| YOUR INSTRUCTIONS |
Could you rewrite the records as a JSON list of strings, one string per line, with blank lines left out?
>> Begin WORKING DATA
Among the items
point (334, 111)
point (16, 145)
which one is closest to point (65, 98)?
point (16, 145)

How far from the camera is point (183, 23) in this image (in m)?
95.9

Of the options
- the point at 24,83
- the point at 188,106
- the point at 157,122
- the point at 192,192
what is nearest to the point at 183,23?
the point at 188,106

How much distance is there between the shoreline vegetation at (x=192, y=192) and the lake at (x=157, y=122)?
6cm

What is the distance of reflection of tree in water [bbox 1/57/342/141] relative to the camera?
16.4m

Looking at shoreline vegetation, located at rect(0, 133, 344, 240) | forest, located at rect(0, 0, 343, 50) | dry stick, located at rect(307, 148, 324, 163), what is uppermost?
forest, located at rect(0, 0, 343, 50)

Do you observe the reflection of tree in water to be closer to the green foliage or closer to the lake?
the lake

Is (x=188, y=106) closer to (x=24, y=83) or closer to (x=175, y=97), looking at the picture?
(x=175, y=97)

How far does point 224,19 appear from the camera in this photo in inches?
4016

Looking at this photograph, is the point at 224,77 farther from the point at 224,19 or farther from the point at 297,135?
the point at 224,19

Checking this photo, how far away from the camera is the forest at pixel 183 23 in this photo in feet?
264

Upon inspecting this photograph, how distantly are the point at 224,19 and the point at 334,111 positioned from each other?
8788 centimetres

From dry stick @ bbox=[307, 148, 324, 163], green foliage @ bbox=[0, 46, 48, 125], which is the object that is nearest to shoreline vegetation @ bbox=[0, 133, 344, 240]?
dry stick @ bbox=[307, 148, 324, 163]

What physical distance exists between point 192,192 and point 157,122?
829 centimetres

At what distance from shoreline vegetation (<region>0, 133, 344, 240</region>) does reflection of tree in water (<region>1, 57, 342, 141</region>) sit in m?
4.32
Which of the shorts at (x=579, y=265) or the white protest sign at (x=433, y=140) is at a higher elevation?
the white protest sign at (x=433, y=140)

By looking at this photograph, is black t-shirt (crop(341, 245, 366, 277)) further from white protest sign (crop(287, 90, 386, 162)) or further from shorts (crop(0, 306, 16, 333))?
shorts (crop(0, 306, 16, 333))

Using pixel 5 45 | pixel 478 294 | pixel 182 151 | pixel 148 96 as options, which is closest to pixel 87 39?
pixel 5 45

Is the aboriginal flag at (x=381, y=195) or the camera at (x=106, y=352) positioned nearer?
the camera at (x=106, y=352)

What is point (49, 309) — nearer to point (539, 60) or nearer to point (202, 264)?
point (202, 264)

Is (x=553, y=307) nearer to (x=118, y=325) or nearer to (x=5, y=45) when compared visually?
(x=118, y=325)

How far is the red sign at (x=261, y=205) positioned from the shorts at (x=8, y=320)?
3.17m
>> End WORKING DATA
| COMPLETE ANSWER |
[
  "Among the items",
  "point (334, 111)",
  "point (16, 145)",
  "which one is closest to point (65, 98)?",
  "point (16, 145)",
  "How far from the camera is point (183, 23) in this image (in m)?",
  "95.9",
  "Of the options",
  "- the point at 24,83",
  "- the point at 188,106",
  "- the point at 157,122",
  "- the point at 192,192",
  "what is nearest to the point at 183,23?",
  "the point at 188,106",
  "How much distance is there between the shoreline vegetation at (x=192, y=192) and the lake at (x=157, y=122)?",
  "6cm",
  "What is the distance of reflection of tree in water [bbox 1/57/342/141] relative to the camera?",
  "16.4m",
  "Looking at shoreline vegetation, located at rect(0, 133, 344, 240) | forest, located at rect(0, 0, 343, 50) | dry stick, located at rect(307, 148, 324, 163), what is uppermost?",
  "forest, located at rect(0, 0, 343, 50)",
  "Do you observe the reflection of tree in water to be closer to the green foliage or closer to the lake?",
  "the lake",
  "Is (x=188, y=106) closer to (x=24, y=83) or closer to (x=175, y=97), looking at the picture?",
  "(x=175, y=97)",
  "How far does point 224,19 appear from the camera in this photo in inches?",
  "4016",
  "Looking at this photograph, is the point at 224,77 farther from the point at 224,19 or farther from the point at 297,135?",
  "the point at 224,19",
  "Checking this photo, how far away from the camera is the forest at pixel 183 23 in this photo in feet?",
  "264",
  "Upon inspecting this photograph, how distantly are the point at 224,19 and the point at 334,111 positioned from each other?",
  "8788 centimetres",
  "From dry stick @ bbox=[307, 148, 324, 163], green foliage @ bbox=[0, 46, 48, 125], which is the object that is nearest to shoreline vegetation @ bbox=[0, 133, 344, 240]?",
  "dry stick @ bbox=[307, 148, 324, 163]",
  "What physical distance exists between point 192,192 and point 157,122?",
  "829 centimetres",
  "At what distance from shoreline vegetation (<region>0, 133, 344, 240</region>) does reflection of tree in water (<region>1, 57, 342, 141</region>) sit in m?",
  "4.32",
  "Which of the shorts at (x=579, y=265) or the white protest sign at (x=433, y=140) is at a higher elevation?",
  "the white protest sign at (x=433, y=140)",
  "By looking at this photograph, is black t-shirt (crop(341, 245, 366, 277)) further from white protest sign (crop(287, 90, 386, 162)) or further from shorts (crop(0, 306, 16, 333))?",
  "shorts (crop(0, 306, 16, 333))",
  "Using pixel 5 45 | pixel 478 294 | pixel 182 151 | pixel 148 96 as options, which is closest to pixel 87 39?",
  "pixel 5 45",
  "Is the aboriginal flag at (x=381, y=195) or the camera at (x=106, y=352) positioned nearer?",
  "the camera at (x=106, y=352)",
  "What is point (49, 309) — nearer to point (539, 60) or nearer to point (202, 264)?",
  "point (202, 264)",
  "Is (x=553, y=307) nearer to (x=118, y=325) or nearer to (x=5, y=45) when compared visually?",
  "(x=118, y=325)",
  "How far is the red sign at (x=261, y=205) positioned from the shorts at (x=8, y=320)?",
  "3.17m"
]